[TASK MATERIAL Boundary: Start]

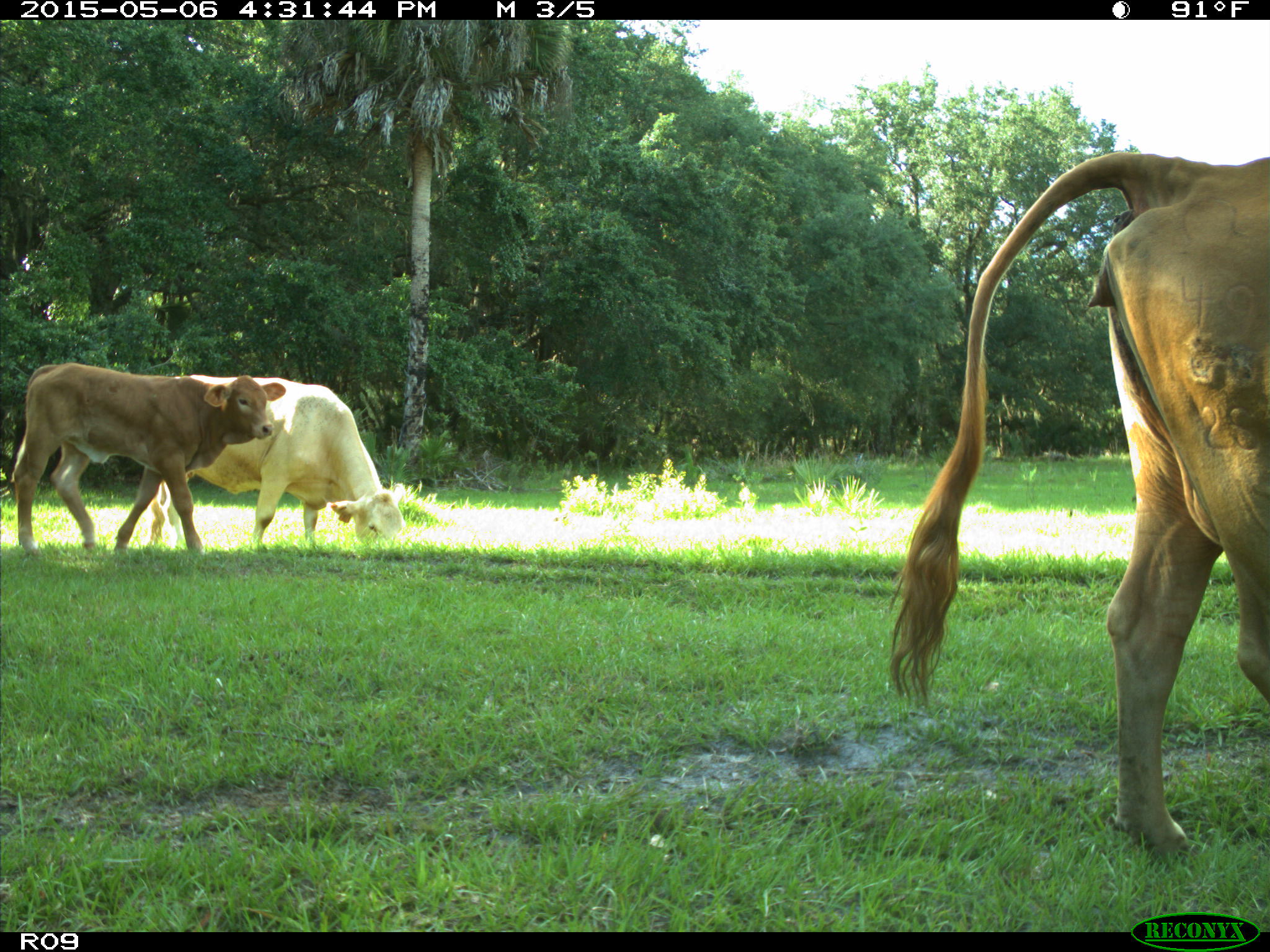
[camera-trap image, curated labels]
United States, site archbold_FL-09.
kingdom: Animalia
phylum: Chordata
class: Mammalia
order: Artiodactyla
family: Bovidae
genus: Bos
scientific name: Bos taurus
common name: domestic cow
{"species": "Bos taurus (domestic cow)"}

[TASK MATERIAL Boundary: End]
[TASK MATERIAL Boundary: Start]

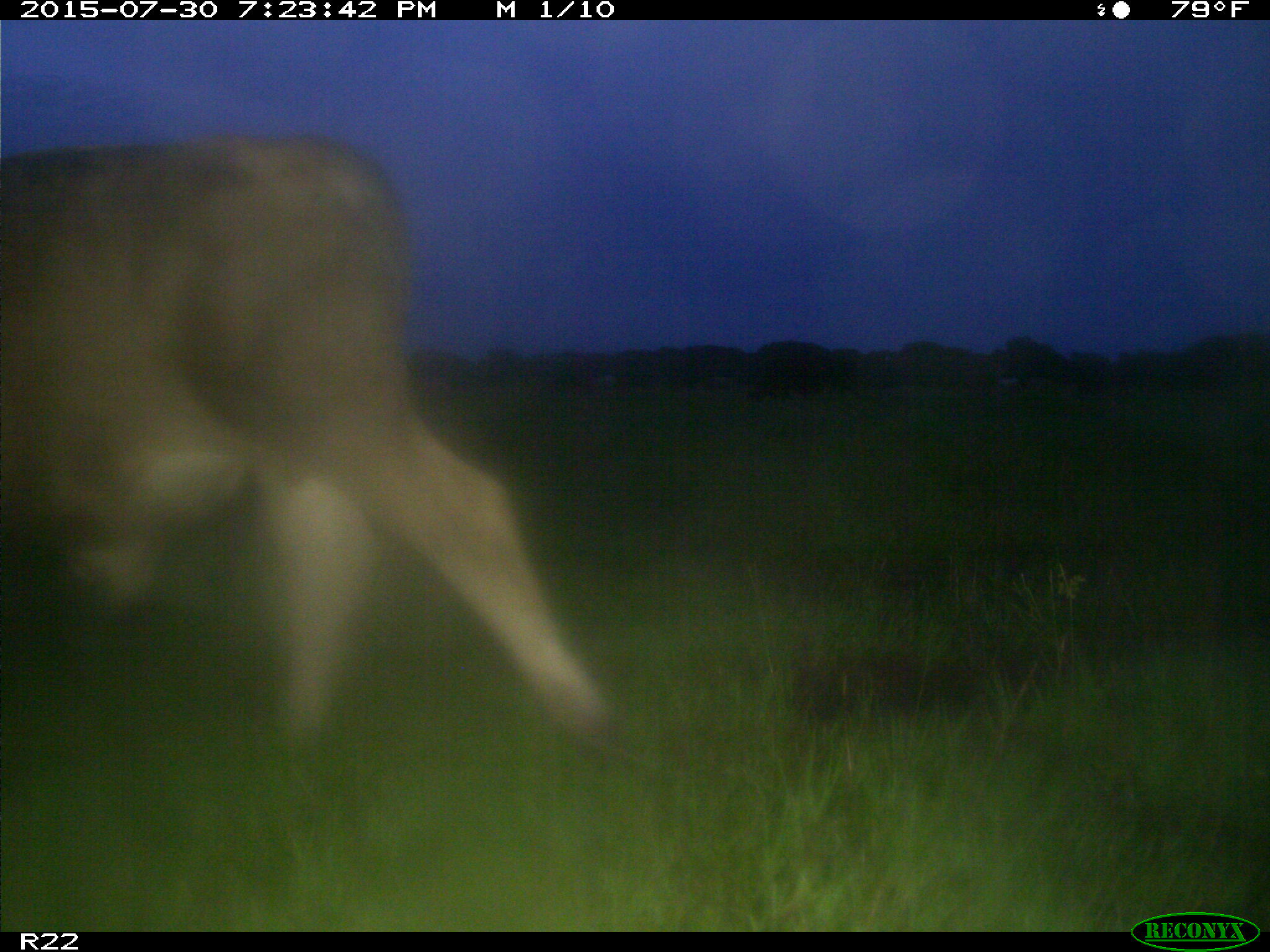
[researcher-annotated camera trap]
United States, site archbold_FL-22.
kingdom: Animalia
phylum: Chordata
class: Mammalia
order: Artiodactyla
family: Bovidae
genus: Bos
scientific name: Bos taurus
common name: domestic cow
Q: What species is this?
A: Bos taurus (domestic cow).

[TASK MATERIAL Boundary: End]
[TASK MATERIAL Boundary: Start]

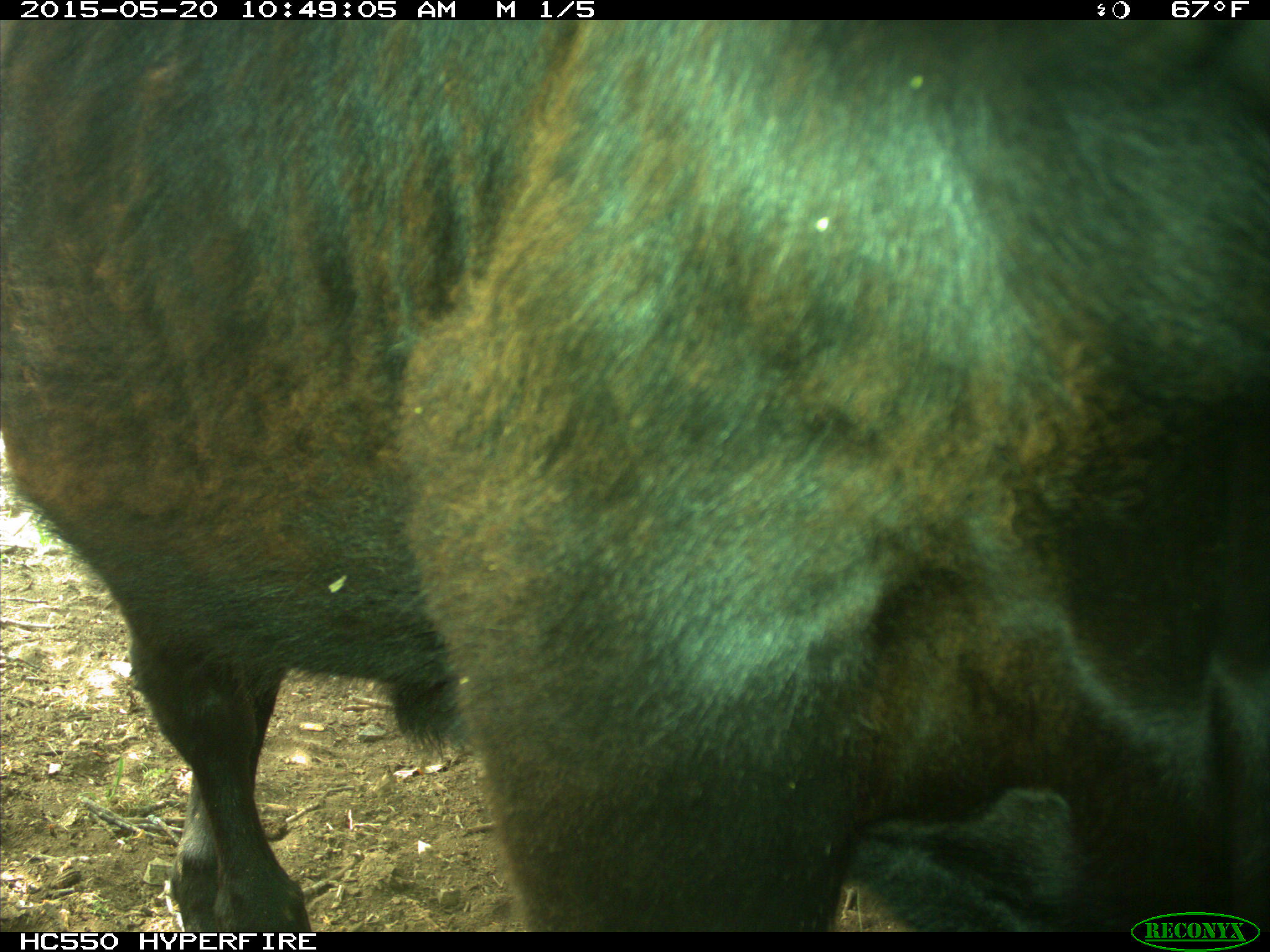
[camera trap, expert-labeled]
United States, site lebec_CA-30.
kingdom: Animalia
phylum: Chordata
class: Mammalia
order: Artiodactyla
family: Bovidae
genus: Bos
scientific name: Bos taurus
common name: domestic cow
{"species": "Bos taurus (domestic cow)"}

[TASK MATERIAL Boundary: End]

■ TASK STATEMENT
All lines above between those holding "[researcher-annotated camera trap]" and "A: Bos taurus (domestic cow).", inclusive, must be set down unchanged, and no other line may be included.

■ EXERCISE RESULT
[researcher-annotated camera trap]
United States, site archbold_FL-22.
kingdom: Animalia
phylum: Chordata
class: Mammalia
order: Artiodactyla
family: Bovidae
genus: Bos
scientific name: Bos taurus
common name: domestic cow
Q: What species is this?
A: Bos taurus (domestic cow).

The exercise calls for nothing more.